◆ **TASK A**:
Reproduce, word for word, the portion of the MRiLab sequence-loading text that opens with the words containing "To open a sequence" and closes with "loading any sequence.".

* BEGIN SELECTED EXCERPT *

3.2 Loading Sequence

One key feature of MRiLab is to allow simulating a wide range of MR sequences for desirable MR contrast among different tissues. MRiLab provides a sequence loading interface to allow choosing predefined sequences from default MRiLab sequence library, or choosing user customized sequences. MRiLab parses a selected MR sequence and translates the sequence waveform into specific signal which triggers simulation kernel execution. A MR sequence design toolbox is separate from this loading interface and will be explained in detail in Chapter 5.

3.2.1 Loading Predefined Sequence

To open a sequence loading interface (Figure 3.2), click the ‘Sequence’ button located at the center of the main control console. Once the interface is open, the ‘Dimension’ specifies the sequence spatial encoding scheme (2D or 3D). The ‘Category’ provides a list of sequence classes including Gradient Echo, Spin Echo, Inversion Recovery, Fast Spin Echo, Others and User. Upon clicking one sequence category, sequences within the selected category become available in the sequence list on the right. Click a sequence, then press ‘Accept’ to load the selected sequence. pressing ‘Cancel’ button will close the interface without loading any sequence.

Notice there is a ‘Special Technique (SpecialTech)’ panel below the sequence list. If a sequence with special techniques is selected, the corresponding checkboxes beside the special techniques will be chosen. For example, by default PSD_FIESTA3D uses the special techniques called DummyPulse (driving transient steady-state), therefore, by clicking PSD_FIESTA3D, the DummyPulse will be chosen accordingly. However, you can uncheck the checkbox for avoiding DummyPulse module, but this may cause incomplete simulation for PSD_FIESTA3D. It is recommended to keep default selection therefore a complete sequence control is preserved for those default sequences. On the other hand, for sequences which have no special techniques, you can also add special technique module by checking corresponding checkbox. This will load parameter tabs of special techniques on the simulation control console to allow configuration. The special technique strategy enables the ability to reuse ‘capsulized’ module for different sequences.

* END SELECTED EXCERPT *
* BEGIN RECORDS PROVIDED *

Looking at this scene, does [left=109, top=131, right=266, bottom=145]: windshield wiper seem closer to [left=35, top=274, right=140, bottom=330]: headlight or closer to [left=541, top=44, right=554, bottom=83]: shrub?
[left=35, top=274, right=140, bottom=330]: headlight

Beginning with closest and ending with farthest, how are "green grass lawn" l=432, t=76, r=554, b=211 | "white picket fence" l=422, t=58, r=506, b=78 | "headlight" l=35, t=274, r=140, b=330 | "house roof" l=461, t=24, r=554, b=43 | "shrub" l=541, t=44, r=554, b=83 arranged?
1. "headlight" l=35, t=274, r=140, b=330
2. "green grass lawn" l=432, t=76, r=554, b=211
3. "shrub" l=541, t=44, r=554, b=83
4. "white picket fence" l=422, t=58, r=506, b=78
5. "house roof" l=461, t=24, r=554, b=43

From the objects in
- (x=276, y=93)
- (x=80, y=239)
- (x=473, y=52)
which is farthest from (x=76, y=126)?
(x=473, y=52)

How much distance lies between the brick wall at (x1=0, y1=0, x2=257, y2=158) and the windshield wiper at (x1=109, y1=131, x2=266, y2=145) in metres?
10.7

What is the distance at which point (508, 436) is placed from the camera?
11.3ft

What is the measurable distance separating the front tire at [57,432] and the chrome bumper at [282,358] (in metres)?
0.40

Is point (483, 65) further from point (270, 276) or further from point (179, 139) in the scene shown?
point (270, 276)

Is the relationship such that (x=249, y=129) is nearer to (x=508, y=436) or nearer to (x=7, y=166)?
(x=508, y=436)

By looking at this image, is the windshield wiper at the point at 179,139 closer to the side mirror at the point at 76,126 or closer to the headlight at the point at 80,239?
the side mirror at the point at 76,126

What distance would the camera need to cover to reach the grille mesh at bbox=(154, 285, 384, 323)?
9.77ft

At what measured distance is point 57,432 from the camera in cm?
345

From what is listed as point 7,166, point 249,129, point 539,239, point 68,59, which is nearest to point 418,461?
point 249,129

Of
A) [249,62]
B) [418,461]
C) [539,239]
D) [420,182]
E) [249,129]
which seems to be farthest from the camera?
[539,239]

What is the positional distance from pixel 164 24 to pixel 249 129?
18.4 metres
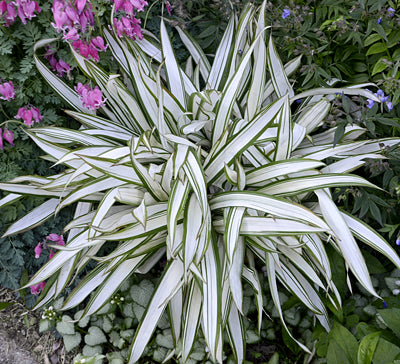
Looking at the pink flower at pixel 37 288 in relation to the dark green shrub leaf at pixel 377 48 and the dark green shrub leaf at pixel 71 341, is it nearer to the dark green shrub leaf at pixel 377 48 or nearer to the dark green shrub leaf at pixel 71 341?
the dark green shrub leaf at pixel 71 341

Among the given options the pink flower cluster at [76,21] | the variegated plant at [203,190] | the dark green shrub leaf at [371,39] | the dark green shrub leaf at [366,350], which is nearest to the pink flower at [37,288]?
the variegated plant at [203,190]

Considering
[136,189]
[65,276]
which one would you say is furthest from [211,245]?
[65,276]

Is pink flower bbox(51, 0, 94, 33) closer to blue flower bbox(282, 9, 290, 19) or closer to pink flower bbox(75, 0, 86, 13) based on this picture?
pink flower bbox(75, 0, 86, 13)

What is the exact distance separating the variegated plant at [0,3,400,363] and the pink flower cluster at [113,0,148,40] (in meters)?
0.08

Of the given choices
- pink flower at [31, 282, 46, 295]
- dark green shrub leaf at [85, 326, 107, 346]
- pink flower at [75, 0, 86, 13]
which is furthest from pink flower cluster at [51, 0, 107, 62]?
dark green shrub leaf at [85, 326, 107, 346]

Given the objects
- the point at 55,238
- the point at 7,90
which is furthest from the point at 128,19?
the point at 55,238

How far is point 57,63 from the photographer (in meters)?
1.52

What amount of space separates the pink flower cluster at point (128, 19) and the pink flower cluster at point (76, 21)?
0.09 metres

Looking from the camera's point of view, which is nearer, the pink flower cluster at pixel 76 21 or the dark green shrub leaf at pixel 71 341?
the pink flower cluster at pixel 76 21

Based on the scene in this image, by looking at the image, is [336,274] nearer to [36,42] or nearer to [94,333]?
[94,333]

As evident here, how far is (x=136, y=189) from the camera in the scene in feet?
4.36

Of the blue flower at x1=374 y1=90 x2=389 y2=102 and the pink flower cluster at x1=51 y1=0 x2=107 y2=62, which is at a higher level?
the pink flower cluster at x1=51 y1=0 x2=107 y2=62

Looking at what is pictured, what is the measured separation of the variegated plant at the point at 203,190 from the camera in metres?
1.20

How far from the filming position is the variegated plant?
120 cm
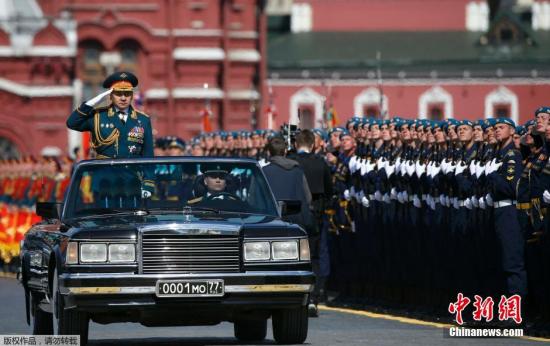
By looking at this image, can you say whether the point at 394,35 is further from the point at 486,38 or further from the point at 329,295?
the point at 329,295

* END RECORDS PROVIDED *

◆ **TASK B**:
Turn the entries, from the line containing "How far from" through the last entry, into a JSON list of strings with one string per line, leaving out blank lines and any picture markers.

◆ **FULL OUTPUT A**:
To open a sequence loading interface (Figure 3.2), click the ‘Sequence’ button located at the center of the main control console. Once the interface is open, the ‘Dimension’ specifies the sequence spatial encoding scheme (2D or 3D). The ‘Category’ provides a list of sequence classes including Gradient Echo, Spin Echo, Inversion Recovery, Fast Spin Echo, Others and User. Upon clicking one sequence category, sequences within the selected category become available in the sequence list on the right. Click a sequence, then press ‘Accept’ to load the selected sequence. pressing ‘Cancel’ button will close the interface without loading any sequence.

◆ **FULL OUTPUT B**:
[
  "How far from the filming position is the variegated plant?",
  "120 cm",
  "By looking at this image, can you say whether the point at 394,35 is further from the point at 486,38 or further from the point at 329,295?",
  "the point at 329,295"
]